Als Residenzorchester brilliert bei den diesjährigen Salzburger Osterfestspielen das aus Rom stammende Orchestra dell’Accademia Nazionale di Santa Cecilia unter seinem Conductor Emeritus Sir Antonio Pappano, der, als einer der besten Operndirigenten unserer Zeit, die Formation bei Ponchiellis Melodienseligkeit nur so zum Leuchten bringt, gepaart mit starken Akzenten vor allem des Blechs wie wunderbaren Schattierungen der Holzbläser. Einfach fulminant, wie er es schafft, trotzt geschärfter, überhitzter Dramatik wo vonnöten, die Stimmen niemals zuzudecken, sondern der Bühne ein kongenialer Partner zu sein, der alle SängerInnen nahezu auf Händen trägt. Die großen Aufgaben des Chores in diesem Werk werden vom Coro dell’Accademia Nazionale di Santa Cecilia, einstudiert von Andrea Secchi, ergänzt vom Bachchor Salzburg, einstudiert von Michael Schneider, sowie vom Salzburger Festspiele und Theater Kinderchor, einstudiert, von Wolfgang Götz und Regina Sgier, hervorragend erfüllt: Chorgesang vom Feinsten ist da zu hören.

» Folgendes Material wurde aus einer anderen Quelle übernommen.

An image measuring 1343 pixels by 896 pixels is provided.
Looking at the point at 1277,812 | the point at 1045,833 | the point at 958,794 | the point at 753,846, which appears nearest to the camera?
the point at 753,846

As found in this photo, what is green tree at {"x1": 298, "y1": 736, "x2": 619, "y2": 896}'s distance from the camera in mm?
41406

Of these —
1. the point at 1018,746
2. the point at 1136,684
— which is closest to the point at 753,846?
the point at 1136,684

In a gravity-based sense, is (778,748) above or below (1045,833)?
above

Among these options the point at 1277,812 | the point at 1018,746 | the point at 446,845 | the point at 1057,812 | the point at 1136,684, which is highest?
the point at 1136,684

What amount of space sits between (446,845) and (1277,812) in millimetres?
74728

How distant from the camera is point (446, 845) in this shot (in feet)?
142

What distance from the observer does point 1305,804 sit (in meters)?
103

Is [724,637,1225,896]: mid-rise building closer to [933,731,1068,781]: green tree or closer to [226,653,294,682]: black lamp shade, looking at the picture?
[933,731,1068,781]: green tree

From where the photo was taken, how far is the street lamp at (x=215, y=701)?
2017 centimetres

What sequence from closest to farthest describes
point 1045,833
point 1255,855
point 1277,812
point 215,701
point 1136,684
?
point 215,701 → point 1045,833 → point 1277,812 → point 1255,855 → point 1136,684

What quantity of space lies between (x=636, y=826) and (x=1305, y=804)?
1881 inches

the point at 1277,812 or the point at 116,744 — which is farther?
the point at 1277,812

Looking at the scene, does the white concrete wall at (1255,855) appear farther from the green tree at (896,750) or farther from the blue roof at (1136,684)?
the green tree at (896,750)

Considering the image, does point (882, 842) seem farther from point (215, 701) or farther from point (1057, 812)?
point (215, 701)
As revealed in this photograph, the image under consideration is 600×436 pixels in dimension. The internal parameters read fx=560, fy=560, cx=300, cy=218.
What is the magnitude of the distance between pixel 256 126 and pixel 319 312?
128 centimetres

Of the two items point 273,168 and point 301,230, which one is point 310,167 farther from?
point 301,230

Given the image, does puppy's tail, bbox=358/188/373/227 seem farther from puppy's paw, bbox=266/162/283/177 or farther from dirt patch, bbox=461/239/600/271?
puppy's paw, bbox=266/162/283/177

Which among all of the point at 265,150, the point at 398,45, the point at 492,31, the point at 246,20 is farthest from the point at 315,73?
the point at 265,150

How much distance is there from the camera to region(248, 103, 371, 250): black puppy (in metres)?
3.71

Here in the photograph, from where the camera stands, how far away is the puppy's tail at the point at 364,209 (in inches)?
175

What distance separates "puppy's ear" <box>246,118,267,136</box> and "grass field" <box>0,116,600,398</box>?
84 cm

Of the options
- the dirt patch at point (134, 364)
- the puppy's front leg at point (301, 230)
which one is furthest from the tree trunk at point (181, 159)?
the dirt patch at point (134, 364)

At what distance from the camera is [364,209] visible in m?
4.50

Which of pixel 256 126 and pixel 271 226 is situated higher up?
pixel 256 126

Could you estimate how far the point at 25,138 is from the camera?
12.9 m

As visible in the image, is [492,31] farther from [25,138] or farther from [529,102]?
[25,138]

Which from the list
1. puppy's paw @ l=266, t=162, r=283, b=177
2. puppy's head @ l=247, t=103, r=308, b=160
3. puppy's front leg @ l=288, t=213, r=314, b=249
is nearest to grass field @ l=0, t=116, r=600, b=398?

Was die szenische Seite der Produktion betrifft, wurde der britische Regisseur Oliver Mears mit der Inszenierung betraut, unterstützt von Philipp Fürhofer (Bühne), Annemarie Woods (Kostüme), Lucy Burge, deren Choreografie vor allem zum Ballett im dritten Akt mit dem berühmten „Tanz der Stunden“ als besonders gelungen eingestuft werden muss, und Fabiana Picoli, deren stimmiges Licht für große Theatermomente sorgt. Die Regie ist gelungen, zeigt Venedig, wenngleich ein modernes, und wartet mit einem besonderen Regiekniff auf: Am Ende erdolcht Gioconda, nicht wie urspürglich Im Libretto vorgesehen, nicht sich selbst, sondern ihren Peiniger Barnaba, der sie als eine Art Traumata durch das ganze Stück begleitet hatte. Die ganz aus der wunderbaren Musik entwickelte Regie kommt ohne störende Mätzchen aus, überzeugt auch mit einer subtilen Personenführung – eine Arbeit mit Seltenheitswert in der heutigen Opernlandschaft.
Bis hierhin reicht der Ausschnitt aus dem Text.